Data excerpts:

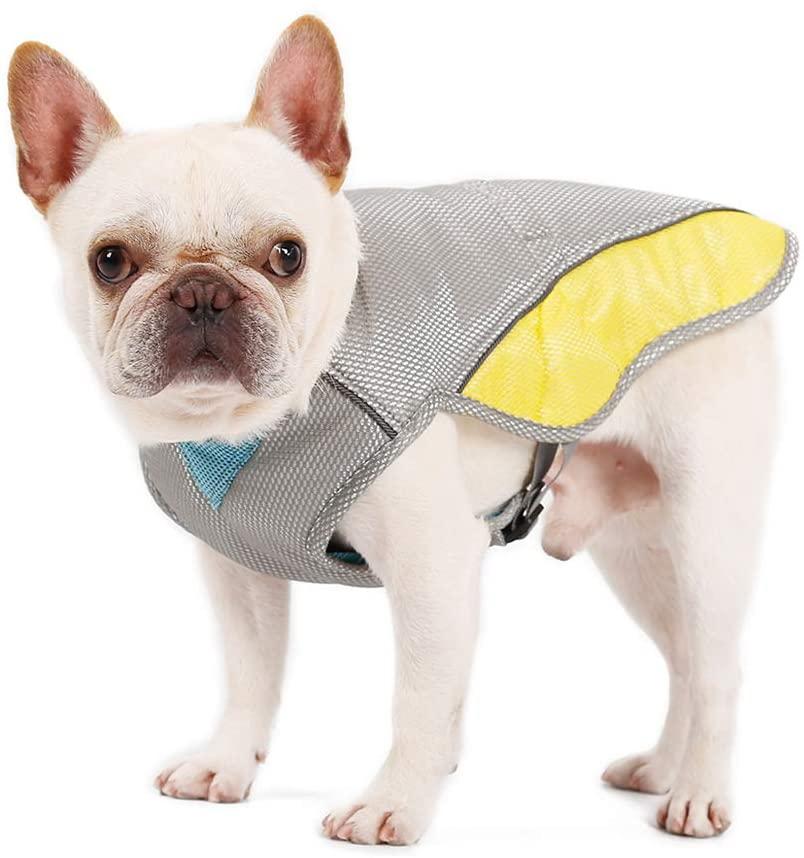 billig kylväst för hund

---

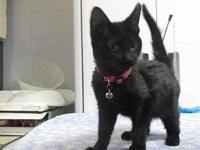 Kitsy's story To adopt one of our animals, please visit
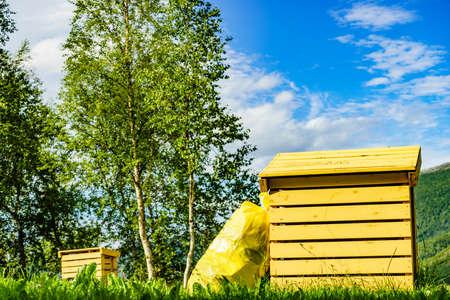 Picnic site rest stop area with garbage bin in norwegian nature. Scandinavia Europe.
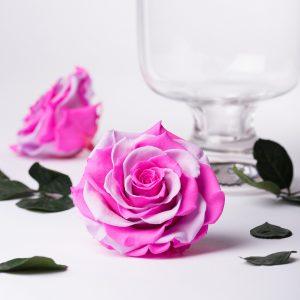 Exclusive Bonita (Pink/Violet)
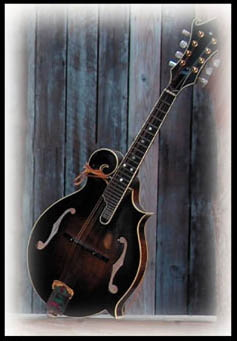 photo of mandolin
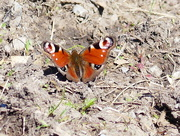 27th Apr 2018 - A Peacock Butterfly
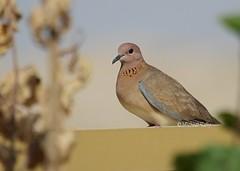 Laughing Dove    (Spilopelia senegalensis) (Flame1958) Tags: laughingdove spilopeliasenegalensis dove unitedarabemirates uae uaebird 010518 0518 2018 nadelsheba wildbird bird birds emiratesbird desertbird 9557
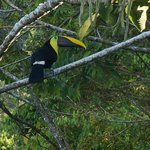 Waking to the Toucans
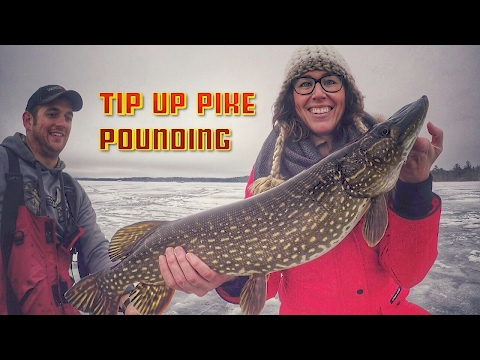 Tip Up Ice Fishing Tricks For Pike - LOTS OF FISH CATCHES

--

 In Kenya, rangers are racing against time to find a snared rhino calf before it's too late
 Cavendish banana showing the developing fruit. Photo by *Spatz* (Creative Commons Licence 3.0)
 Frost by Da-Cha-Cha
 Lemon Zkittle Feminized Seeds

Problem description:
Word for word, repeat the lines above from the one with "emiratesbird desertbird 9557" through the one with "Tip Up Ice Fishing", and nothing beyond them. Omit the pictures.

Exercise solution:
 Laughing Dove    (Spilopelia senegalensis) (Flame1958) Tags: laughingdove spilopeliasenegalensis dove unitedarabemirates uae uaebird 010518 0518 2018 nadelsheba wildbird bird birds emiratesbird desertbird 9557
 Waking to the Toucans
 Tip Up Ice Fishing Tricks For Pike - LOTS OF FISH CATCHES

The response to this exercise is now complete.